CONSIGNE: Reproduisez à l'identique toutes les lignes des enregistrements ci-dessous, en laissant les images de côté.

══ DONNÉES PRÉSENTÉES ══

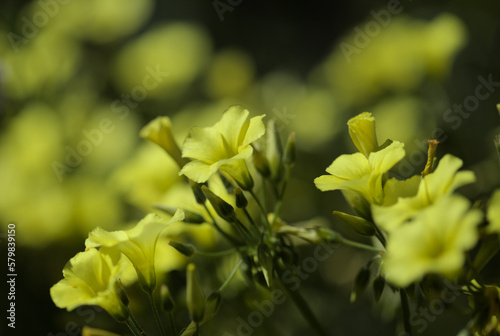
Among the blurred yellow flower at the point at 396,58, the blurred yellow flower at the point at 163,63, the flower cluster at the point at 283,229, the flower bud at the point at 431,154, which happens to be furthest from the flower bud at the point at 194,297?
the blurred yellow flower at the point at 163,63

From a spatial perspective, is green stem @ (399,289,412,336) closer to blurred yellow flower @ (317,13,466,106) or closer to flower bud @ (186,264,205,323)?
flower bud @ (186,264,205,323)

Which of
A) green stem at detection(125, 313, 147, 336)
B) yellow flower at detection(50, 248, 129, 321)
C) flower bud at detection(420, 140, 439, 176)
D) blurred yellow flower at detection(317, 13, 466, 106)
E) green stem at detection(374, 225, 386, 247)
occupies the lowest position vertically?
blurred yellow flower at detection(317, 13, 466, 106)

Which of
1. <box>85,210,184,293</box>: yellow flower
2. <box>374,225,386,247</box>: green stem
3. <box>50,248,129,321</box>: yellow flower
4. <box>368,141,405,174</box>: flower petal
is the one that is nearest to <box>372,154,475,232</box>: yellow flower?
<box>368,141,405,174</box>: flower petal

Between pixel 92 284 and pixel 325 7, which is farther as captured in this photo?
pixel 325 7

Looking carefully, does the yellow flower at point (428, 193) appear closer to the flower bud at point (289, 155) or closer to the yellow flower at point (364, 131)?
the yellow flower at point (364, 131)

═══

CORRIGÉ:
Among the blurred yellow flower at the point at 396,58, the blurred yellow flower at the point at 163,63, the flower cluster at the point at 283,229, the flower bud at the point at 431,154, which happens to be furthest from the flower bud at the point at 194,297?
the blurred yellow flower at the point at 163,63

From a spatial perspective, is green stem @ (399,289,412,336) closer to blurred yellow flower @ (317,13,466,106) or closer to flower bud @ (186,264,205,323)?
flower bud @ (186,264,205,323)

Which of
A) green stem at detection(125, 313, 147, 336)
B) yellow flower at detection(50, 248, 129, 321)
C) flower bud at detection(420, 140, 439, 176)
D) blurred yellow flower at detection(317, 13, 466, 106)
E) green stem at detection(374, 225, 386, 247)
occupies the lowest position vertically?
blurred yellow flower at detection(317, 13, 466, 106)

Which of
1. <box>85,210,184,293</box>: yellow flower
2. <box>374,225,386,247</box>: green stem
3. <box>50,248,129,321</box>: yellow flower
4. <box>368,141,405,174</box>: flower petal
is the one that is nearest to <box>372,154,475,232</box>: yellow flower?
<box>368,141,405,174</box>: flower petal

Between pixel 92 284 and pixel 325 7, which is farther as captured in this photo?
pixel 325 7

Looking carefully, does the yellow flower at point (428, 193) appear closer to the flower bud at point (289, 155) or closer to the yellow flower at point (364, 131)?
the yellow flower at point (364, 131)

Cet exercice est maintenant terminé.